Given the history of authoritarian religion, colonial missions, and coercive churches, it is an understandable question. Many people hear “there is one true God” not as liberation, but as conquest. Christians cannot honestly discuss this question without acknowledging the real harm done in the name of God. Yet the history of biblical monotheism is more complicated than the simple story of religion flowing naturally toward domination.

Historically, Jewish monotheism became most sharply defined not in imperial triumph, but during the Babylonian captivity. Israel’s clearest declarations that God alone is sovereign emerged while politically powerless, displaced, and living beneath an imperial boot. In that context, monotheism functioned not as the theology of conquest, but of resistance. Babylon was not ultimate. Its kings were not ultimate. Its very gods stood beneath a higher moral reality.
Relativism is often easier for comfortable societies than for suffering ones, because those confronting tyranny tend to ask what, if anything, stands above power itself. If truth is merely tribal or constructed, then empire simply becomes the strongest construction.
At the same time, oppressed movements are not automatically virtuous. History repeatedly shows that communities formed in resistance can themselves become coercive once they gain power. Christianity is no exception. The faith that once stood before empire in martyrdom later too often stood beside empire in triumphalism. Remembering Babylon is not enough. Christians must also remember how easily the wounded can become wounders when they forget the cross.
There is also an irony hidden within the original question. To call monotheism intrinsically tyrannical is already to appeal to some standard of justice higher than mere preference, tribe, or power itself. The critique tacitly assumes that some forms of authority are genuinely oppressive and others genuinely good. In that sense, the argument has already moved partly beyond relativism.
Part of the fear surrounding monotheism is the assumption that one God means one totalising system beneath which every difference must disappear. Yet the biblical imagination is more complex than that. Scripture speaks of powers, principalities, spiritual beings, and cosmic conflict. The claim that one God stands above all things was not necessarily a denial that many powers exist, but a refusal to grant any power ultimate status. Even the gods of empire stood beneath judgment.

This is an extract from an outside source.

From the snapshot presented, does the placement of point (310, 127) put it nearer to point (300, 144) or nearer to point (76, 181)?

Ultimately, Christianity stands or falls on Jesus Christ. The Christian claim is not simply that there is one God, but that ultimate reality is revealed through a person who rejected coercion, rebuked religious power, loved enemies, and was executed by the state rather than conquering it. The centre of Christianity is not a golden throne but a rugged cross. Whenever Christianity ceases to critique domination and instead sanctifies it, it betrays its own centre.